1. Install python3 and pyramid (`pip3 install pyramid`). If pip says requirements are satisfied, but anything goes wrong later, run this with `--upgrade` to see if it's because of an ancient version.

2. Put `web.py` in the same directory as `about.html`.

3. Open and edit the file, just like the nginx one.

4. Run `web.py` as a background process. Use a screen, tmux etc session or a process manager for it. This is out of scope.

5. You still need to configure nginx for a bit. Sure, there are other reverse proxies but nginx is the only one I possess knowledge of. Add this block to your nginx config file:

```
server {
        server_name [host];  # [host] is the domain of your rickstodon page, e.g. social.legit.website

        root /var/www/html;  # whatever
        index index.html;  # whatever

        location / {
                # if port 3904 is already taken, change this value both here and in web.py
                # if so, re-run the modified python script
                proxy_pass http://localhost:3904;
                proxy_set_header Upgrade $http_upgrade;
                proxy_set_header Connection 'upgrade';
                proxy_set_header Host $host;
                proxy_cache_bypass $http_upgrade;
        }
}
```

6. Restart nginx: `nginx -s restart`

7. Go to your prank domain/subdomain to check result.
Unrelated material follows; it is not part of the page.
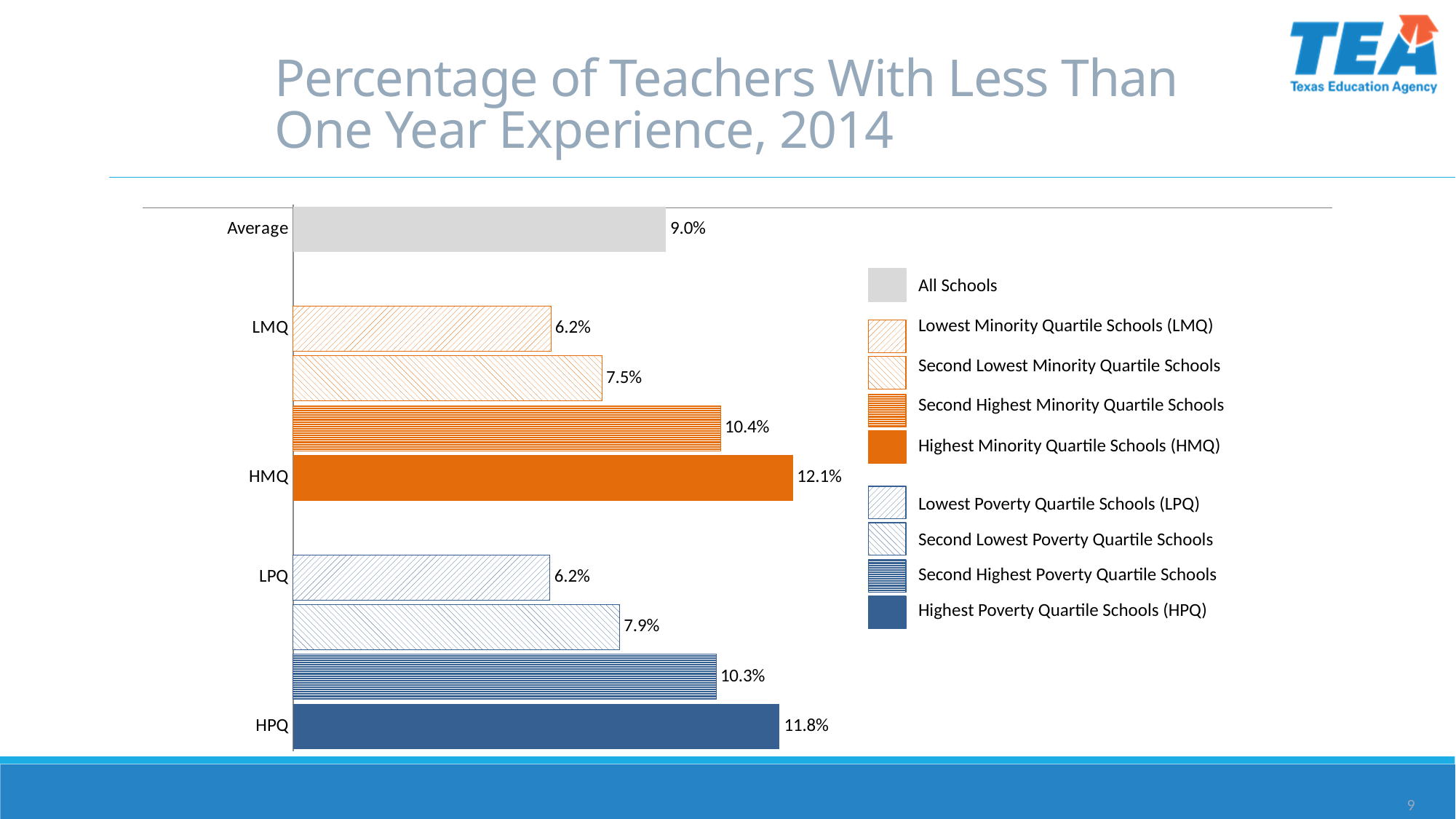
What is the value for Highest Poverty Quartile Schools (HPQ)? 11.8% What kind of chart is shown on the slide? Bar chart How many entries does the legend list? 9 What is the value for Highest Minority Quartile Schools (HMQ)? 12.1% What is the value for Average (All Schools)? 9.0% What is the value for Second Highest Minority Quartile Schools? 10.4% How many bars are plotted on the chart? 9 What is the value for Second Lowest Poverty Quartile Schools? 7.9% Which bar has the highest value? Highest Minority Quartile Schools (HMQ) Which is larger, the value for Second Lowest Minority Quartile Schools or Second Lowest Poverty Quartile Schools? Second Lowest Poverty Quartile Schools What is the difference between the Second Highest Poverty Quartile Schools value and the Average value? 1.3% What is the difference between the HMQ value and the HPQ value? 0.3%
Click on links to see if it works.

## Additional steps

1. Use HTTPS on your website for best deception. A mastodon instance without it is bound to raise suspicion. Use Let's Encrypt to generate a certificate for your (sub)domain. Sorry, LE.

## Drawbacks and vulnerabilities

1. If you have set up Rickstodon with nginx, the browser may make a GET request to youtube.com that reveals your intention. Like this:

![screenshot of a GET request to https://www.youtube.com/watch?v=dQw4w9WgXcQ in devtools](img/rickstodon-youtube-GET.webp)

If the user's network is slow, they may notice youtube.com loading in the bottom bar in a desktop browser.

## Summary

By now you should have already be savoring the joy from imaginary scenarios where people shout "whoa what the fuck" at a dancing dude. I have played this trick on my mastodon account this April Fool's day. It went... *nicely*. This repo is unlicensed, so you are always welcome to try and improve, and invent better ways to rickroll people. Thank you for coming to my TED talk.